Metin Bölümü:

------

Aynı günlere denk gelen iki olay, bir toplumsal yarayı sembolleştirme açısından titizlikle ele alınmayı hak ediyor. İki olay şu:
Üç Ak Parti milletvekili hem bedelli askerlik yapmış hem de milletvekilliği maaşı almış. Bu hukuksuz bir uygulama. Hukuksuzluğu bilinerek yapılan bir uygulama. Ama hukuksuzluğa yönelik bir “meşrulaştırma” mekanizması var ki, bu da son dönemin -ya da genelde insanoğlunun- içini rahatlatma aracı olarak devreye sokuluyor. “Tamam aldık ama ne yaptık bir sorun bakalım. Biz o paraları TSK Güçlendirme Vakfı’na bağışladık.” Ne oldu, bir hukuksuzluk icra edildi ama vicdanlar yıkandı.
Benzeri bir işlemin kimi bürokratların devletteki görevleri sebebiyle aldıkları maaş dışında kimi yönetim kurullarındaki temsilleri sebebiyle aldıkları huzur hakkında da gerçekleştiği açıklandı bu ara. Evet, sevgili bürokratımız yönetim kurulundaki temsilden bir ücret almıştı almasına ama bunu “Hayır işlerinde kullanmıştı.”

------

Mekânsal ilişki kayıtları
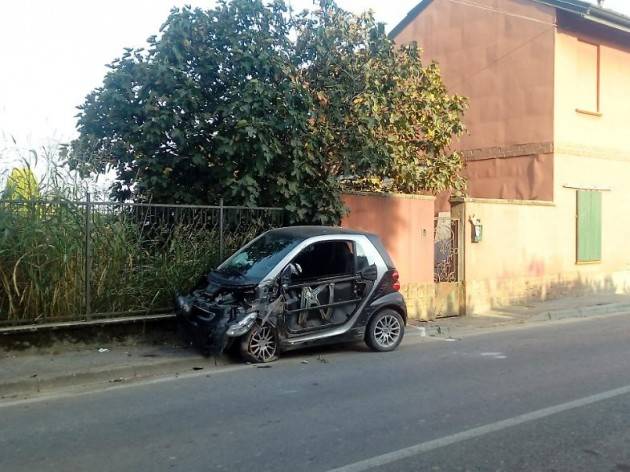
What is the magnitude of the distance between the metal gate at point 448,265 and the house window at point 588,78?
5587 millimetres

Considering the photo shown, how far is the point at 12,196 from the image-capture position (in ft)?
25.9

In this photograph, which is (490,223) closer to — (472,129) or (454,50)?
(472,129)

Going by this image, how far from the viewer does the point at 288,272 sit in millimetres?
7617

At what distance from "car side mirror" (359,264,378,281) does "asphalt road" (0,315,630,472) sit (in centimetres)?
112

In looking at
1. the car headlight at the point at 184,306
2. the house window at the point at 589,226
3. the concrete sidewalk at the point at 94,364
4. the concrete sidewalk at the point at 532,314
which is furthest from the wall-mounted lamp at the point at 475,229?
the car headlight at the point at 184,306

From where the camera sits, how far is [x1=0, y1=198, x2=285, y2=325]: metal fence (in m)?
Result: 7.72

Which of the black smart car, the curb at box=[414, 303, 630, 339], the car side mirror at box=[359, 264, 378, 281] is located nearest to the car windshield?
the black smart car

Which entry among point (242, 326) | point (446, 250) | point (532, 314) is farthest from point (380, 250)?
point (532, 314)

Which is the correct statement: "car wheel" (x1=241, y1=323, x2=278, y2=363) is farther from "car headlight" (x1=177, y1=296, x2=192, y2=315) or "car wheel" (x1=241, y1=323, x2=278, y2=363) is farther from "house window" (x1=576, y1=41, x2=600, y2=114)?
"house window" (x1=576, y1=41, x2=600, y2=114)

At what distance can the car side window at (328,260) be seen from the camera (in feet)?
26.6

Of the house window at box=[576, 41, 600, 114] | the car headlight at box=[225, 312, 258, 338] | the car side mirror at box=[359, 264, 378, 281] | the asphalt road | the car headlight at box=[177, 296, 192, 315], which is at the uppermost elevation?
the house window at box=[576, 41, 600, 114]

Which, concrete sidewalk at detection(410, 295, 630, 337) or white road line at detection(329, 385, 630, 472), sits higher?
concrete sidewalk at detection(410, 295, 630, 337)

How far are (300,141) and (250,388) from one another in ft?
14.3

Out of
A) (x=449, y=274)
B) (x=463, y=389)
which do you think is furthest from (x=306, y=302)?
(x=449, y=274)
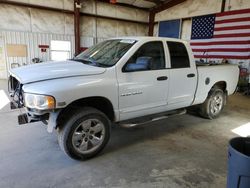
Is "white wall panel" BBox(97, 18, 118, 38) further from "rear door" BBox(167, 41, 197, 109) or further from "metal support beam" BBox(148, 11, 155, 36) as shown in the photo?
"rear door" BBox(167, 41, 197, 109)

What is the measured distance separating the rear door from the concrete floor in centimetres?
66

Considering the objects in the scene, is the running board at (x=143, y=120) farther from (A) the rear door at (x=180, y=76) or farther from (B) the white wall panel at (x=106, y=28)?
(B) the white wall panel at (x=106, y=28)

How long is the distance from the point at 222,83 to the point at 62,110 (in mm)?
3893

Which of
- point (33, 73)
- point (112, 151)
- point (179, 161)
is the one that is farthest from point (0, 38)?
point (179, 161)

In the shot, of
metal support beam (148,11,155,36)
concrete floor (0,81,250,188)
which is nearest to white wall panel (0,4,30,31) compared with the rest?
concrete floor (0,81,250,188)

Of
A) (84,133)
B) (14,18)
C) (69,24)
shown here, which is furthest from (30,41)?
(84,133)

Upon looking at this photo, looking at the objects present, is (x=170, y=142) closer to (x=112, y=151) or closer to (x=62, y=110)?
(x=112, y=151)

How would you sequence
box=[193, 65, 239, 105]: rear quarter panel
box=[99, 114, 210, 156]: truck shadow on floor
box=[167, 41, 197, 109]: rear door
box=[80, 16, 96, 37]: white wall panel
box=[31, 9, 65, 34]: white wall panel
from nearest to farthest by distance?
box=[99, 114, 210, 156]: truck shadow on floor, box=[167, 41, 197, 109]: rear door, box=[193, 65, 239, 105]: rear quarter panel, box=[31, 9, 65, 34]: white wall panel, box=[80, 16, 96, 37]: white wall panel

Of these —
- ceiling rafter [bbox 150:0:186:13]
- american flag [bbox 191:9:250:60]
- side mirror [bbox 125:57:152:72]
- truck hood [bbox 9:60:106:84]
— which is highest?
ceiling rafter [bbox 150:0:186:13]

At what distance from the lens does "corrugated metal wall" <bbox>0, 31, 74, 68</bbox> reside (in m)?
9.28

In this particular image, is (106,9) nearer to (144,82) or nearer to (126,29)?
(126,29)

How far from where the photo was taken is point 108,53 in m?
3.37

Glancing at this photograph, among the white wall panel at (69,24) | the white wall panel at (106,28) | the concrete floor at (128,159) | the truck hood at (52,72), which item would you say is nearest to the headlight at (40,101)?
the truck hood at (52,72)

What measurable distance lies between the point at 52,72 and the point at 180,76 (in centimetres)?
222
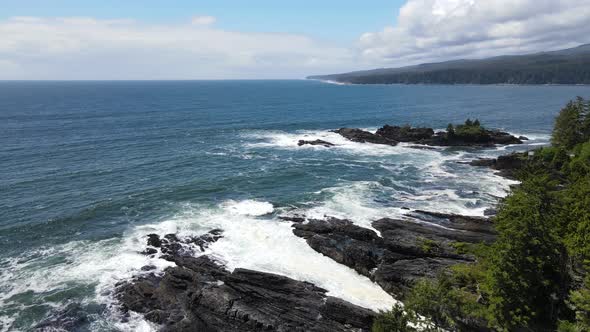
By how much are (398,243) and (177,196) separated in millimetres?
37278

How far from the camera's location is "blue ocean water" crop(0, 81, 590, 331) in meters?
40.9

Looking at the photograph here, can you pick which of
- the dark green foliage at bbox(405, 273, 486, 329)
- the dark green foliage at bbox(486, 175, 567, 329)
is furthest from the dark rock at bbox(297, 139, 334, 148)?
the dark green foliage at bbox(405, 273, 486, 329)

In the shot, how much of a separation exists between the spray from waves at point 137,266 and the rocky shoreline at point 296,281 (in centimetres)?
131

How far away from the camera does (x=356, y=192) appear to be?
6706 centimetres

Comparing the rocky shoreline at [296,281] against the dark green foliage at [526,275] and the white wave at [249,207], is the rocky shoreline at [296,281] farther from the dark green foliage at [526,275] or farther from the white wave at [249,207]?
the dark green foliage at [526,275]

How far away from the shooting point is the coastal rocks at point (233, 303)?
33.9 meters

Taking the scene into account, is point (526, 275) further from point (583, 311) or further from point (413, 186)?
point (413, 186)

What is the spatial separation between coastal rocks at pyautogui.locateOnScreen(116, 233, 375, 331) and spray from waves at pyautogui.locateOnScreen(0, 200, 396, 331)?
178cm

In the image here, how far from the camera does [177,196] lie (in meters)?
64.5

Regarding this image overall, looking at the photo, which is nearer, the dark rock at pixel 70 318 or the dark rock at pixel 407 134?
the dark rock at pixel 70 318

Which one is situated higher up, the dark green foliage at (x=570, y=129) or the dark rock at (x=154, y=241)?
the dark green foliage at (x=570, y=129)

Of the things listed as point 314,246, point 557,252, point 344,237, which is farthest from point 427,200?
point 557,252

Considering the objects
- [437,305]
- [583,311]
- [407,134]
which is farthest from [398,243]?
[407,134]

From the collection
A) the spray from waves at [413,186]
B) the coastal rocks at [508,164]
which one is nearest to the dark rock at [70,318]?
the spray from waves at [413,186]
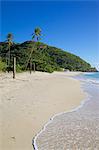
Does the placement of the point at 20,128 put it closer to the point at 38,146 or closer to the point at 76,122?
the point at 38,146

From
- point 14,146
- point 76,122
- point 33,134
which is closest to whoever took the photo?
point 14,146

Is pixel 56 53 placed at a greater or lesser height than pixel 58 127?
greater

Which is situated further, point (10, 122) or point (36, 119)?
point (36, 119)

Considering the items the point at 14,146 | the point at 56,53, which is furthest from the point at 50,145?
the point at 56,53

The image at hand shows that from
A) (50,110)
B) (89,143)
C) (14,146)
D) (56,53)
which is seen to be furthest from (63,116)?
(56,53)

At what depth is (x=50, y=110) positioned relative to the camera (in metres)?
7.54

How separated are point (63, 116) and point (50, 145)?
2.60 m

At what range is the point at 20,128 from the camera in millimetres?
5234

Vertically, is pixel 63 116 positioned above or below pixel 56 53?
below

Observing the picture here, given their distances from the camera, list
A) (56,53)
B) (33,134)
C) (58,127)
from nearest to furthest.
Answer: (33,134), (58,127), (56,53)

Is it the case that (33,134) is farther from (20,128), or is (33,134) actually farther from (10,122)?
(10,122)

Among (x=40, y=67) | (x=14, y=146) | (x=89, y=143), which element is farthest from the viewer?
(x=40, y=67)

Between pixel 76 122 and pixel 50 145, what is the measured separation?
6.22 ft

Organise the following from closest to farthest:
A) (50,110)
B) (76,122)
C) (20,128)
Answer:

------

Alıştırma Görevleri:
1 – Milletvekili maaşları konulu yazının "Aynı günlere denk" ile başlayıp "ama vicdanlar yıkandı." ile biten kısmını aynen tekrarlayın.
2 – Milletvekili maaşları konulu yazıya göre milletvekilleri aldıkları paraları hangi kuruma bağışladıklarını söylüyor?
3 – Milletvekili maaşları konulu yazıyı kaldığı yerden devam ettirin.
Kayıtlar, yazıdan ayrı ve bağımsız bir malzemedir.

Alıştırma Yanıtları:
1 –
Aynı günlere denk gelen iki olay, bir toplumsal yarayı sembolleştirme açısından titizlikle ele alınmayı hak ediyor. İki olay şu:
Üç Ak Parti milletvekili hem bedelli askerlik yapmış hem de milletvekilliği maaşı almış. Bu hukuksuz bir uygulama. Hukuksuzluğu bilinerek yapılan bir uygulama. Ama hukuksuzluğa yönelik bir “meşrulaştırma” mekanizması var ki, bu da son dönemin -ya da genelde insanoğlunun- içini rahatlatma aracı olarak devreye sokuluyor. “Tamam aldık ama ne yaptık bir sorun bakalım. Biz o paraları TSK Güçlendirme Vakfı’na bağışladık.” Ne oldu, bir hukuksuzluk icra edildi ama vicdanlar yıkandı.

2 – TSK Güçlendirme Vakfı'na.

3 –
Bu bir savunma dili. Belli ki kamuoyunda bu işte bir ahlaki sorun var kanaati uyanmasından endişe ediliyor. Belli ki insanlar hele şu salgın döneminde işsizlikten, ya da işyerinin çalışamıyor olmasından dolayı kıvranırken, evine ekmek götürme güçlüğü yaşarken, böyle ballı maaşlar alınmasının doğuracağı rahatsızlıktan endişe ediliyor.
Bir şey daha var, “meşruiyyet mekanizması”nı işletirken devreye sokulan “hayır işleri” gibi bir dil, “Din dili”nin istismarı gibi bir çirkinliği daha ortaya çıkarıyor. Ve sonuçta “Bunlar malı götürürler, işi kamufle etmek için de bir hayır işleri kılıfı uydururlar” gibi bir ahlaki zaaf tüm camianın sırtına yükleniyor. Ondan da gelsin “Gençlerin dine yönelik sorgulamaları.”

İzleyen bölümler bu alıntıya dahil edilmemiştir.